• What is required: Retype, exactly as they appear below, the lines between the line holding "Open In New Tab" and the line holding "(35 ft. lbs.).", both ends included.

• Information shown:
=== Section Start ===

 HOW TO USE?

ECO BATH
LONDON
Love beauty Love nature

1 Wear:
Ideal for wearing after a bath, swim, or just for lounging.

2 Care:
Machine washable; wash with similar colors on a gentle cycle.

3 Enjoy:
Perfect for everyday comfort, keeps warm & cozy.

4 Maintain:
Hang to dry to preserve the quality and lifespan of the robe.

=== Section End ===
=== Section Start ===

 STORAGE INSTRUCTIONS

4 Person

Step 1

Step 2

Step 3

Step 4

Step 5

=== Section End ===
=== Section Start ===

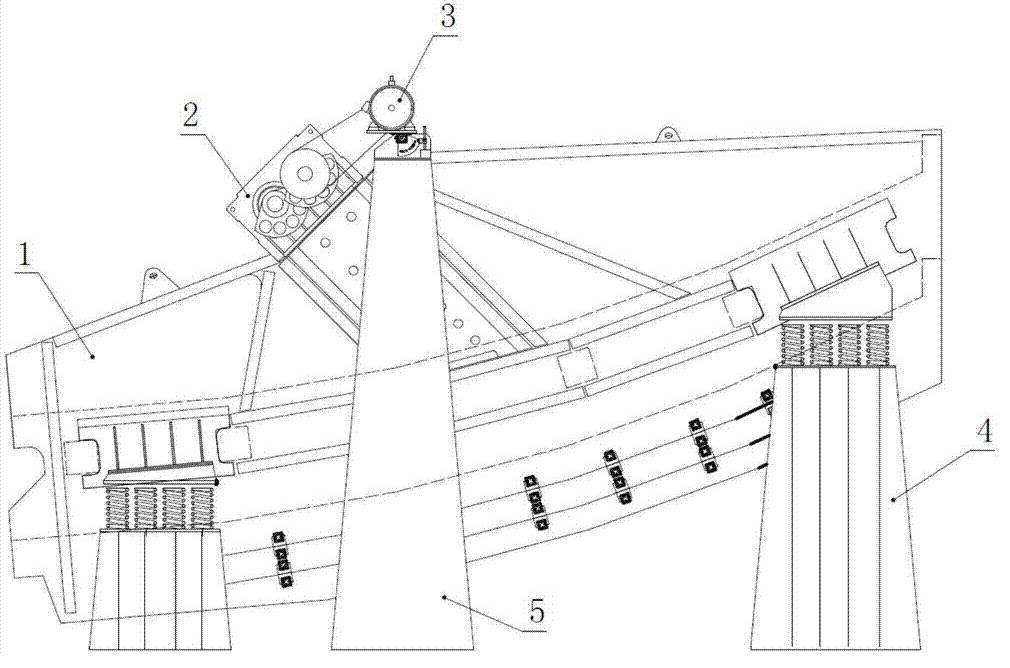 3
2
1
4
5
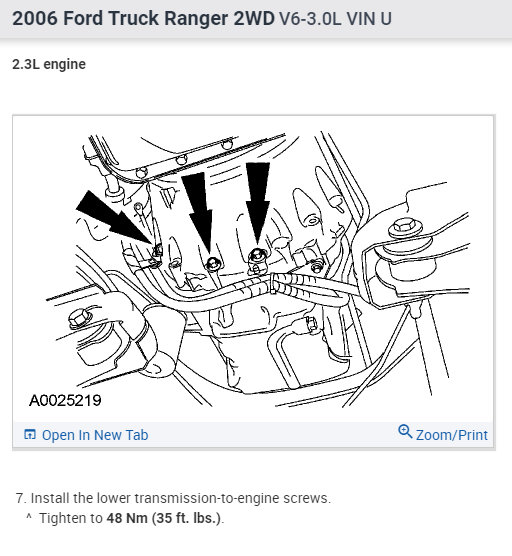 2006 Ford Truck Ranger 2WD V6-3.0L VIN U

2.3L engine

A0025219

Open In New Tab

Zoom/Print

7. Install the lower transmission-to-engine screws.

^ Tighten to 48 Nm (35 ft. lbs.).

=== Section End ===

• Result:
Open In New Tab

Zoom/Print

7. Install the lower transmission-to-engine screws.

^ Tighten to 48 Nm (35 ft. lbs.).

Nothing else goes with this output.